Lina agreed. But when he strode to the door, naked, opened it, and shouted across the landing, she dove back under the covers until Hak had received his orders and gone to find Tibby. Then, suddenly shy about getting out of bed naked, she felt immense relief when Ian pulled on his breeks and a tunic and said he would go and find out when Andrew wanted to draw up the marriage documents.
When he had gone, she relieved herself in the night jar and put on her shift from the day before. Memory returned then rather abruptly of Lady Aubrey’s eerie intrusion during their previous night’s activity.
When that image had appeared and then vanished as if unseen breath had blown out its light, she had felt dizzy and disoriented. Now she wondered if her captivity with Lizzie and all that had followed it might have affected her mind.
Guiltily, she realized that she ought to have told Ian about the incident. Before she could even ponder that thought, though, a more startling one took its place: What if she had inherited her mother’s gift and seen some future event?
Feeling silly even to wonder such a thing, she discarded that notion, too.
Surely, if she had inherited the gift, or curse, of seeing into the future, she would have known it long before now. The strangest of Andrena’s gifts presented itself soon after her birth. And Andrena had known since childhood that she could tell how people were feeling, what they might be thinking, and if they were trustworthy. Muriella, too, had known as a child that she had an extraordinary m
emory.
Striving to imagine what to say if she did tell Ian, Lina decided she lacked the courage to try. He would likely insist that she had been daydreaming at a time when she ought to have kept her attention on their consummation and him. In short, he’d be annoyed, and she did not want to irk him again so close to his departure.
A light rap on the door announced Tibby’s arrival with a fresh shift, Lina’s favorite blue kirtle, and a crisp white veil.
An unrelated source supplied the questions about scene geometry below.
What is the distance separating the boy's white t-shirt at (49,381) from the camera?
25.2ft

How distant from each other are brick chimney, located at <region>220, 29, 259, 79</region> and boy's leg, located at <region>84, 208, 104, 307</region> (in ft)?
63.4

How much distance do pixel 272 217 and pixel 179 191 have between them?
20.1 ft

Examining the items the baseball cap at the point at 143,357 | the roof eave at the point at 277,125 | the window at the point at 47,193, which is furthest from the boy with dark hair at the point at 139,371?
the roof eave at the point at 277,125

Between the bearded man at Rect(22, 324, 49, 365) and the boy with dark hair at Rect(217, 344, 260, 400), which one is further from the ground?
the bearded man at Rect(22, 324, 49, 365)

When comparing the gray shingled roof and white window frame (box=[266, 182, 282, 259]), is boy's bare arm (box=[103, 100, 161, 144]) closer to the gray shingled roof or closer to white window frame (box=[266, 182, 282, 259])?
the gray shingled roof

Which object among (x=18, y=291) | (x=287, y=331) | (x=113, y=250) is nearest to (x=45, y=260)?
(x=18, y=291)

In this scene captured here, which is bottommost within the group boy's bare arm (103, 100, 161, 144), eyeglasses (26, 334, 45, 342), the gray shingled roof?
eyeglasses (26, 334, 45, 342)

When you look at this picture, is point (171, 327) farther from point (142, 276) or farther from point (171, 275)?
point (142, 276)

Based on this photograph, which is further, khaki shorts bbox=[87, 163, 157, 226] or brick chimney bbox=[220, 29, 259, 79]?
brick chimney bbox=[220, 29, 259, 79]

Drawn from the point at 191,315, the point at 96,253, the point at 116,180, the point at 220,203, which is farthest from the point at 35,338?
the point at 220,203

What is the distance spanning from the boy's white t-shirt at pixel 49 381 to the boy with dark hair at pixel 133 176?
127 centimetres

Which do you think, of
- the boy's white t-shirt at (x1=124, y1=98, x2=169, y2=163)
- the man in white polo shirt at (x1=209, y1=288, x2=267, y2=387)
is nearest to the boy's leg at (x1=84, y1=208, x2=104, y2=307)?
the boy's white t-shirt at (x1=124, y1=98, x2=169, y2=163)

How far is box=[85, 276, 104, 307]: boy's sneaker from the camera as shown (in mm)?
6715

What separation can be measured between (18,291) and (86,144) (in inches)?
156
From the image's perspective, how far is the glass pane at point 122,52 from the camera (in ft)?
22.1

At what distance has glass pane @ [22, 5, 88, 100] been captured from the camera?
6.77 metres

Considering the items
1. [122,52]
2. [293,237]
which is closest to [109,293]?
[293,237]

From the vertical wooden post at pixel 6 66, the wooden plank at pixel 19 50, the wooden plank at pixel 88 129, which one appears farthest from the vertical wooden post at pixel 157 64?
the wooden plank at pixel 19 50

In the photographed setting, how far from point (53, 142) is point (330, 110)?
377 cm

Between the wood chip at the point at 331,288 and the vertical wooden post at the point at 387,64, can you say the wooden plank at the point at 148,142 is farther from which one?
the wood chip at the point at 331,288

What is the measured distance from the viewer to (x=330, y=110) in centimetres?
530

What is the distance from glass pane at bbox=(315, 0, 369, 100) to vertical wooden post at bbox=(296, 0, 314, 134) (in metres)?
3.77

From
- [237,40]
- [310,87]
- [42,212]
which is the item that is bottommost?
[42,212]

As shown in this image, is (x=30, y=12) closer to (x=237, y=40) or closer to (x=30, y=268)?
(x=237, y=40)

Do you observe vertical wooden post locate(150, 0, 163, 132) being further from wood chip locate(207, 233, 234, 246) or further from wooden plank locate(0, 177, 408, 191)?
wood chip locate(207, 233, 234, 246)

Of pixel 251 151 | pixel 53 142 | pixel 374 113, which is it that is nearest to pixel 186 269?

Tib helped her dress and was handing her the silver chain girdle to clasp around her waist when Ian walked in.
Startled, Lina nearly objected to such a lack of ceremony but recalled in time that another right of husbands was to walk in on their wives whenever they chose.
He cocked his head as if he had noticed her mixed reaction. But he made no comment other than to say he had talked with Andrew. “If you’d like to enjoy some fresh air, my lady, I thought we might go down to the shore. I could not see from inside if the tide is in or out—”
“It is in and on the turn, sir,” she said.
“Sakes, how do you know? One cannot see well enough from that window, and I doubt that you have left this chamber.”
She shrugged. “I don’t know how I know, but I do. After living here so long, I expect it is just something one learns to sense from the sounds of the waves.”
“I don’t hear any waves.”
“Then perhaps that is how I know. In any event, we cannot go all the way down, if that is what you had hoped. But we can walk on the cliffs or in the woods.”
He said dryly, “Not thinking of sinking me in one of your hungry bogs or feeding me to one of the fierce beasts we hear so much about, are you?”
“Nay,” she said, smiling. “Not if you behave.”
He grinned at her and turned to Tibby. “Take that veil off her ladyship, lass. I want to see her hair in the sunlight.”
Hearing his tone, Lina wondered what else he might want to see.
Dougal was in the woods above the tower, waiting for Lady Aubrey. His father had watchers everywhere. Andrew Dubh likely did, too. But Pharlain had one or two living amid Andrew’s people. Thanks to one of them, Dougal knew how much her ladyship loved the wee burn-fed pond just below him in the woods.